Copy out word for word the part of the records that opens with the line containing "From the group" and closes with the line containing "0.12 metres", both lines included, leaving the pictures out.

* * * * *

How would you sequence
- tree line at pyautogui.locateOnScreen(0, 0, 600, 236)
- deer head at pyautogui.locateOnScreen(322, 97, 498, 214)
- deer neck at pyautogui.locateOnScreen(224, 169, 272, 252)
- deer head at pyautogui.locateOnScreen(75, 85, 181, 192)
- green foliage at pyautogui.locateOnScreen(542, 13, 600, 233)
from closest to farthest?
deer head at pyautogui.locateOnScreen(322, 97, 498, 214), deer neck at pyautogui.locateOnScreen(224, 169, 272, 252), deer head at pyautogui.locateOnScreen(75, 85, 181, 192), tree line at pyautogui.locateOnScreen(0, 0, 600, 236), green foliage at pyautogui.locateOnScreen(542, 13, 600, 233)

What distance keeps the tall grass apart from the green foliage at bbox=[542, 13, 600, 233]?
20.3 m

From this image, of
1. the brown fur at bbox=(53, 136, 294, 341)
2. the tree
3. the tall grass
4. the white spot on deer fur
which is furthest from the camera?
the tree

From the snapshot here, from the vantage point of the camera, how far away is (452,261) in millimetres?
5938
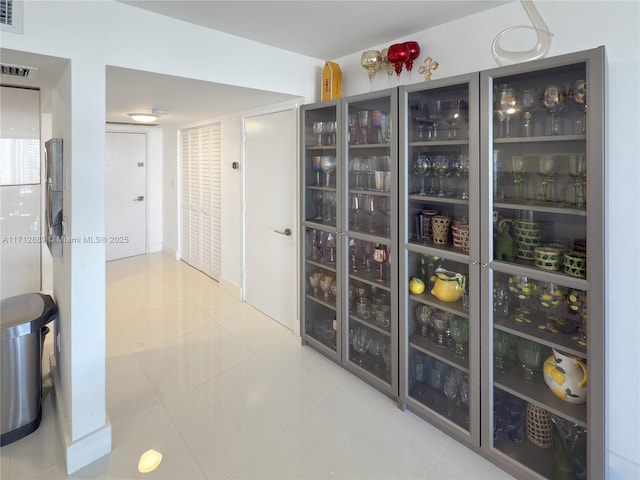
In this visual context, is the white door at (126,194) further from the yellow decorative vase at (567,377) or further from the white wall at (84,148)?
the yellow decorative vase at (567,377)

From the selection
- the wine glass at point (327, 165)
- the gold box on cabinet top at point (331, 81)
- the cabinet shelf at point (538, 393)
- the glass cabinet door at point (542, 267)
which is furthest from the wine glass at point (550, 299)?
the gold box on cabinet top at point (331, 81)

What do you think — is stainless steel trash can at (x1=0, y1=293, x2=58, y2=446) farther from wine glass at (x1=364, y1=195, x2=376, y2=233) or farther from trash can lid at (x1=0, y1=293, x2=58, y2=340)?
wine glass at (x1=364, y1=195, x2=376, y2=233)

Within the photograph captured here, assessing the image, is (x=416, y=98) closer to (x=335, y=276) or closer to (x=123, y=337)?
(x=335, y=276)

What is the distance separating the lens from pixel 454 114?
1.94 metres

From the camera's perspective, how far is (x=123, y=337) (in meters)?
3.13

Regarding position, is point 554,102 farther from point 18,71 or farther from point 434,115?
point 18,71

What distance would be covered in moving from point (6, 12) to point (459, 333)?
2.63 m

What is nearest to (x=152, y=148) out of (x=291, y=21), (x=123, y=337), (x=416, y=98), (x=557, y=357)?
(x=123, y=337)

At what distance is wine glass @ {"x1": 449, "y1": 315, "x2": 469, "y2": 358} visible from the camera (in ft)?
6.58

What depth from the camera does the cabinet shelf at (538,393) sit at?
62.4 inches

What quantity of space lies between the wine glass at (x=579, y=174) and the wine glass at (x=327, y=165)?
4.98 ft

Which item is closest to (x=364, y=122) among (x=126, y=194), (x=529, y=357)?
(x=529, y=357)

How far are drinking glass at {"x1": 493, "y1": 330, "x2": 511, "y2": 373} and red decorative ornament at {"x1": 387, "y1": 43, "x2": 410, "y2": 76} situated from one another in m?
1.72

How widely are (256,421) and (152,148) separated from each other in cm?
502
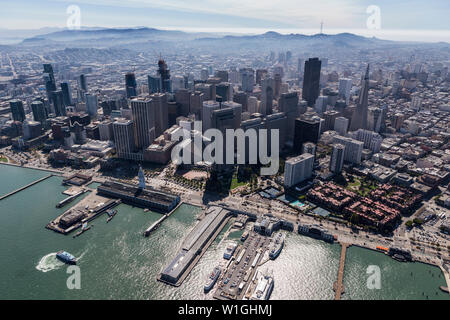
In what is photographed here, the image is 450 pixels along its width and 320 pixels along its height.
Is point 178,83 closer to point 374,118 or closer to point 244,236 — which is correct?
point 374,118

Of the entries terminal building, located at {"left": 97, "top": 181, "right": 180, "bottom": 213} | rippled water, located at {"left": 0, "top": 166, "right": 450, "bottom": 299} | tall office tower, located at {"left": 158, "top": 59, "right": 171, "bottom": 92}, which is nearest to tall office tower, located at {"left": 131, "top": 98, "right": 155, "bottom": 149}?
terminal building, located at {"left": 97, "top": 181, "right": 180, "bottom": 213}

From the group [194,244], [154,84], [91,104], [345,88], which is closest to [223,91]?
[154,84]

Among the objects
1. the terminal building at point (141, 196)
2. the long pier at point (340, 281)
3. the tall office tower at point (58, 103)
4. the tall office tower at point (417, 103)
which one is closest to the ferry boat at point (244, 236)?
the long pier at point (340, 281)

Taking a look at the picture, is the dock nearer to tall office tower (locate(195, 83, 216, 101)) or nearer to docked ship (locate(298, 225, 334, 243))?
docked ship (locate(298, 225, 334, 243))

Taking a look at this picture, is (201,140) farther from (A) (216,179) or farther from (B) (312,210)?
(B) (312,210)

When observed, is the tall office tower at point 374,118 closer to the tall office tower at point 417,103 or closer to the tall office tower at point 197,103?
the tall office tower at point 417,103

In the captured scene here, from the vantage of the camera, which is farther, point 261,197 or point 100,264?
point 261,197

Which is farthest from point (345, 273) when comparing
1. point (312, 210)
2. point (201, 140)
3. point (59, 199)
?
point (59, 199)
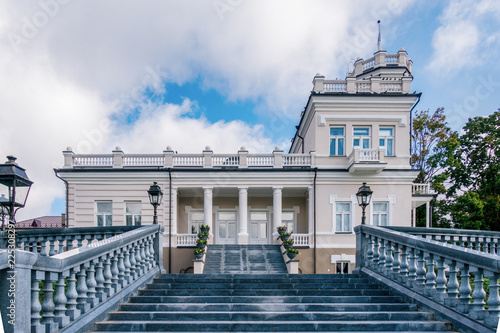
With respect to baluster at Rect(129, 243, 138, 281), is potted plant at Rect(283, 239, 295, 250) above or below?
below

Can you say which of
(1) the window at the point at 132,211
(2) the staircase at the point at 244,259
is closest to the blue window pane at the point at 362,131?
(2) the staircase at the point at 244,259

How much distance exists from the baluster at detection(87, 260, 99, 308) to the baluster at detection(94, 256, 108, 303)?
0.12 metres

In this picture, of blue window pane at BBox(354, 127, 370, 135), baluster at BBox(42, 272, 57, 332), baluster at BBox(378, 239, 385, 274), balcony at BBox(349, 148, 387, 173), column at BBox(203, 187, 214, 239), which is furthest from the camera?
blue window pane at BBox(354, 127, 370, 135)

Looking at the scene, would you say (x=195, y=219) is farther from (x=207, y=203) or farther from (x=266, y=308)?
(x=266, y=308)

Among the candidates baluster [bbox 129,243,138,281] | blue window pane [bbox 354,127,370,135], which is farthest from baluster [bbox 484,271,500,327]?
blue window pane [bbox 354,127,370,135]

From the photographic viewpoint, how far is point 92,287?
5246mm

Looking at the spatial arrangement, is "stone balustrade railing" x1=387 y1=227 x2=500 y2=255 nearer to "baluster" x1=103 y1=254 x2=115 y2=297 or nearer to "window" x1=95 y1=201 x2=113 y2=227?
"baluster" x1=103 y1=254 x2=115 y2=297

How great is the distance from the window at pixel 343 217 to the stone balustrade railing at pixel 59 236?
1491 centimetres

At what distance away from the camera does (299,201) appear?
23.6 meters

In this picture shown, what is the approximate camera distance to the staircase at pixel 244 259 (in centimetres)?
1653

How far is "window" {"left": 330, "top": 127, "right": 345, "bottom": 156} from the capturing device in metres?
21.4

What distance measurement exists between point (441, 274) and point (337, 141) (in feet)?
53.7

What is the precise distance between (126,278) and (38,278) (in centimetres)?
248

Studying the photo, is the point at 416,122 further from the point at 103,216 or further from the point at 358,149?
the point at 103,216
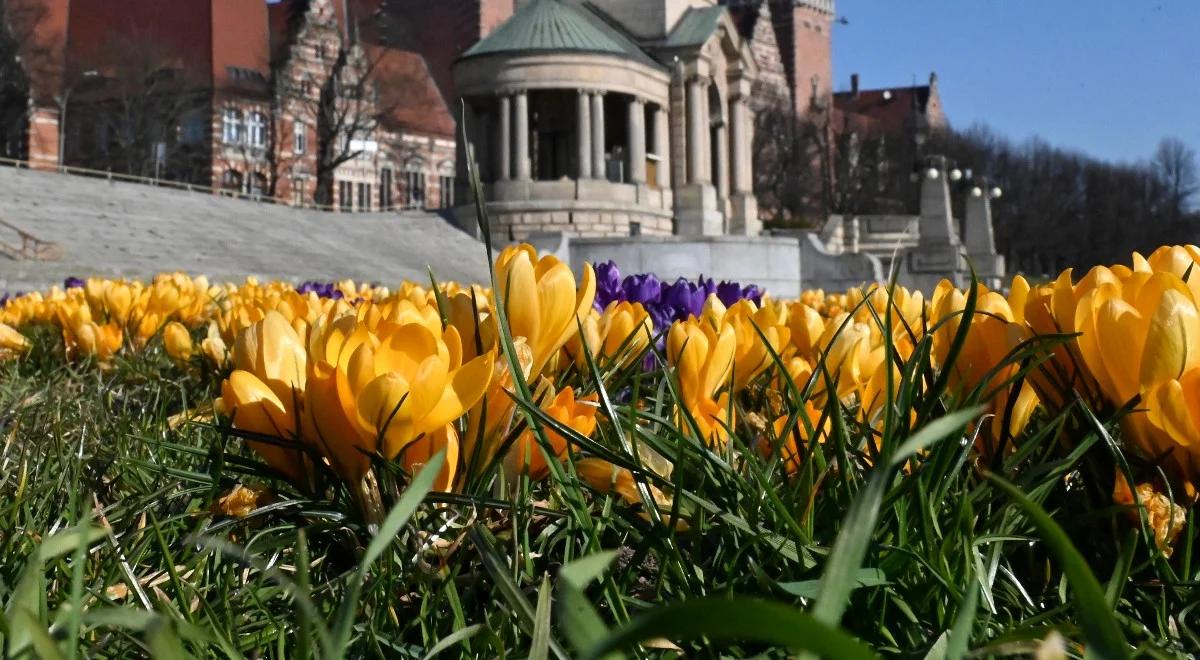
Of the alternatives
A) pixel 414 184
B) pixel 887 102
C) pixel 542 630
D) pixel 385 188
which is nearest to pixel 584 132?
pixel 385 188

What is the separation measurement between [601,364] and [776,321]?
34 cm

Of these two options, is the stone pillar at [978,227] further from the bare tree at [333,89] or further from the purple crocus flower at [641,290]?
the purple crocus flower at [641,290]

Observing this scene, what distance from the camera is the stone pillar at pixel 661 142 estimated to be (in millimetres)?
43250

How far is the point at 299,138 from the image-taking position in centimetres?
5881

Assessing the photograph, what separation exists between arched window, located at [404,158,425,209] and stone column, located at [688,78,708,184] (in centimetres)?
2448

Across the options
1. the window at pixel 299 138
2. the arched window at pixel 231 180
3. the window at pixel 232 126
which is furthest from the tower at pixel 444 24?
the arched window at pixel 231 180

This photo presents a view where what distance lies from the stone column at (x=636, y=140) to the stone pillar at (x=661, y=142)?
1.22 meters

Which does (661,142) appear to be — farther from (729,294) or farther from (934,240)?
(729,294)

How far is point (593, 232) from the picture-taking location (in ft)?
131

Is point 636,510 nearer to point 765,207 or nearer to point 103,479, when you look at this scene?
point 103,479

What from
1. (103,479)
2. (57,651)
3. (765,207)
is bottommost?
(103,479)

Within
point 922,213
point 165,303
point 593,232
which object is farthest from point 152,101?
point 165,303

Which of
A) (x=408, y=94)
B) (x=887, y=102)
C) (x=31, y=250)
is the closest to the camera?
(x=31, y=250)

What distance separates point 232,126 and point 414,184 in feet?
41.9
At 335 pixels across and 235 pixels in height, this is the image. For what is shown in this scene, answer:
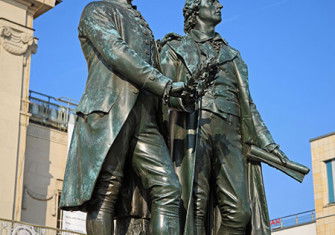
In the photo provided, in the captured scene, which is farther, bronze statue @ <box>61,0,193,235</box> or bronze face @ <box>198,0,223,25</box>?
bronze face @ <box>198,0,223,25</box>

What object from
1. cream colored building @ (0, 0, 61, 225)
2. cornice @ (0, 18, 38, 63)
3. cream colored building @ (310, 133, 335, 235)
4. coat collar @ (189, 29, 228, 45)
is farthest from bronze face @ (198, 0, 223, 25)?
cream colored building @ (310, 133, 335, 235)

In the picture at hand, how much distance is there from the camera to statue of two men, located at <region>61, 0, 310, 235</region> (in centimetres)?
736

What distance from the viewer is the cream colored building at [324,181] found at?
38938 millimetres

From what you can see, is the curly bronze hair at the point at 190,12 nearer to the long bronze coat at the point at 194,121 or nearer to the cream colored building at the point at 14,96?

* * * * *

## Answer to this problem
From the group [194,244], [154,84], [91,104], [345,88], which is closest to [223,91]?
[154,84]

Among the objects
1. the terminal building at point (141, 196)
2. the long pier at point (340, 281)
3. the tall office tower at point (58, 103)
4. the tall office tower at point (417, 103)
which one is closest to the ferry boat at point (244, 236)?
the long pier at point (340, 281)

Taking a look at the picture, is the dock nearer to tall office tower (locate(195, 83, 216, 101)) or nearer to docked ship (locate(298, 225, 334, 243))?
docked ship (locate(298, 225, 334, 243))

Taking a look at this picture, is (201,140) farther from (A) (216,179) or farther from (B) (312,210)?
(B) (312,210)

When observed, is the tall office tower at point 374,118 closer to the tall office tower at point 417,103 or closer to the tall office tower at point 197,103?
the tall office tower at point 417,103

In the captured scene here, from the vantage of the camera, which is farther, point 261,197 or point 100,264?
point 261,197

Which is farthest from point (345, 273) when comparing
1. point (312, 210)
2. point (201, 140)
3. point (59, 199)
?
point (59, 199)
With respect to baluster at Rect(129, 243, 138, 281), is potted plant at Rect(283, 239, 295, 250) above or below?
below

Can you say which of
(1) the window at the point at 132,211
(2) the staircase at the point at 244,259
is closest to the blue window pane at the point at 362,131?
(2) the staircase at the point at 244,259

How much distance exists from the baluster at detection(87, 260, 99, 308) to the baluster at detection(94, 256, 108, 303)?
0.12 metres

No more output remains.